**Work to be completed**:
Copy each of the nine records below word for word, leaving out the pictures.

**Exercise inputs**:
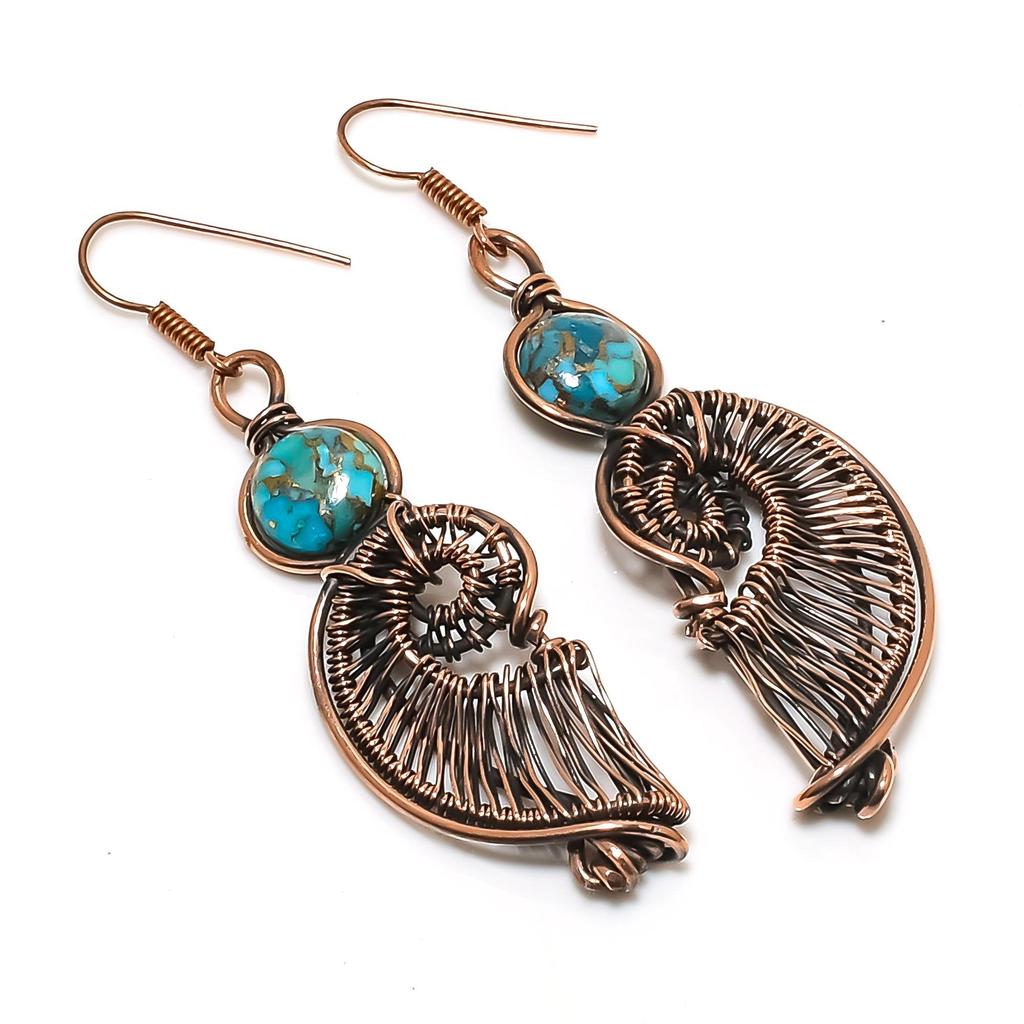Blue Copper Turquoise Handmade Gemstone Earrings, 999 Copper Wire Wrapped Earrings Antique Jewelry, For Engagement Gift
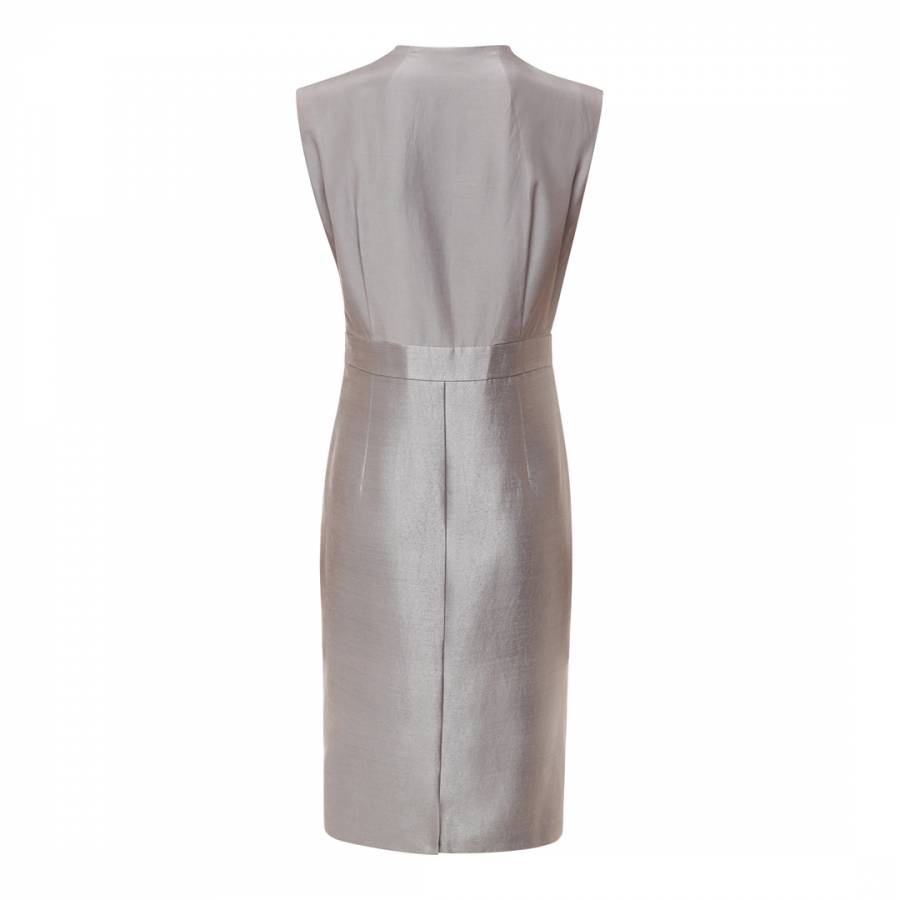 Grey Soft Tailored Silk Blend Dress - BrandAlley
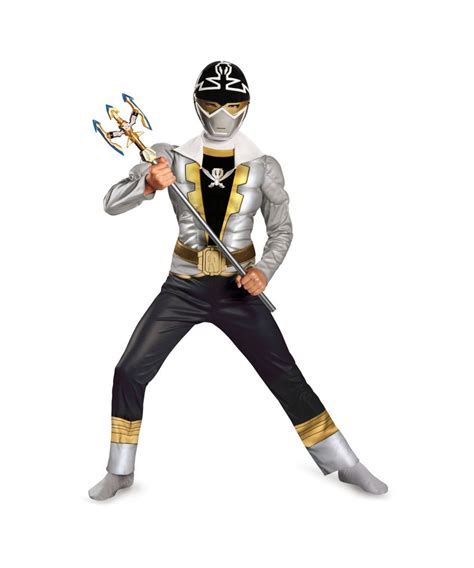 Boys Special Silver Ranger Super Megaforce Muscle Costume Boys Costume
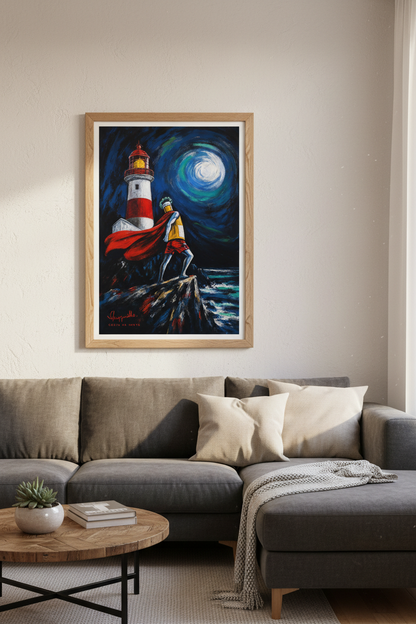 Nautical Lighthouse Superhero Art Print | Coastal Surreal Decor | Blue &amp; Red Poster
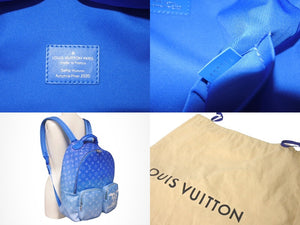 新品同様 LOUIS VUITTON ルイヴィトン バックパック マルチポケット M45441 モノグラムクラウズキャンバス ブルー 中古 4c068375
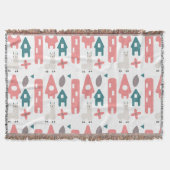 Coral Green Llama Alpaca Animal Homs Deken (Voorkant)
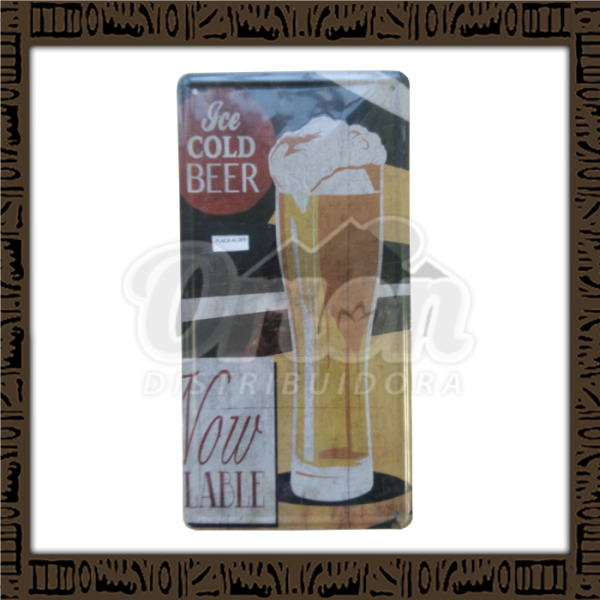 Quadro Decorativo de Parede 15x30 - Placa 005 Ice Cold Beer - MXF16319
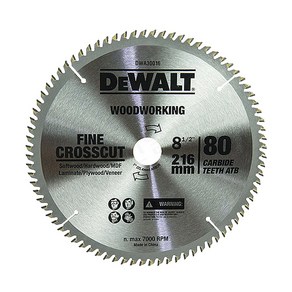 [디월트]원형톱날 목재 216mm 9인치 80T DWA30016, 1개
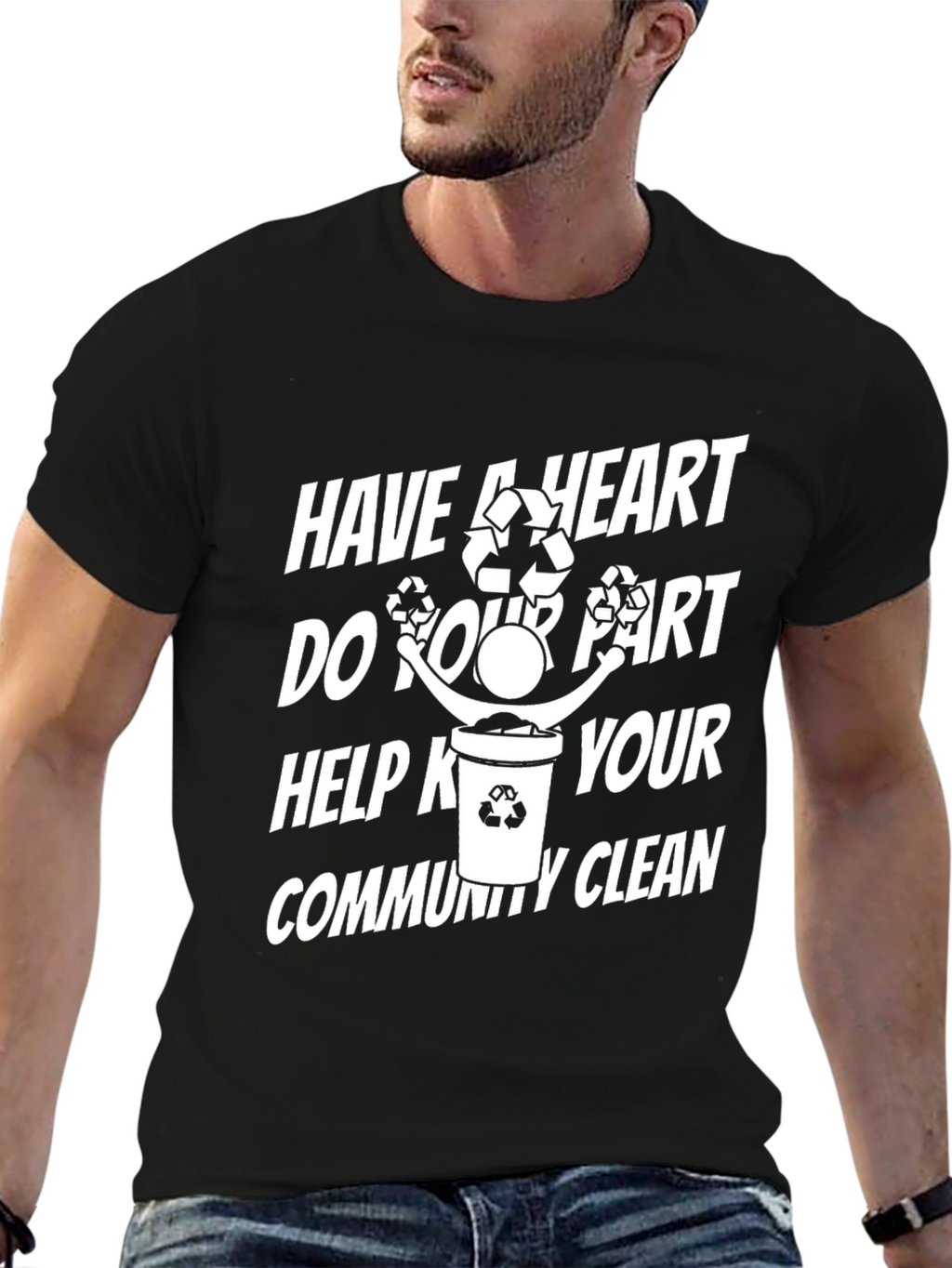 Eco-Friendly Have a Heart Graphic Black T-Shirt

**Your solution**:
Blue Copper Turquoise Handmade Gemstone Earrings, 999 Copper Wire Wrapped Earrings Antique Jewelry, For Engagement Gift
 Grey Soft Tailored Silk Blend Dress - BrandAlley
 Boys Special Silver Ranger Super Megaforce Muscle Costume Boys Costume
 Nautical Lighthouse Superhero Art Print | Coastal Surreal Decor | Blue &amp; Red Poster
 新品同様 LOUIS VUITTON ルイヴィトン バックパック マルチポケット M45441 モノグラムクラウズキャンバス ブルー 中古 4c068375
 Coral Green Llama Alpaca Animal Homs Deken (Voorkant)
 Quadro Decorativo de Parede 15x30 - Placa 005 Ice Cold Beer - MXF16319
 [디월트]원형톱날 목재 216mm 9인치 80T DWA30016, 1개
 Eco-Friendly Have a Heart Graphic Black T-Shirt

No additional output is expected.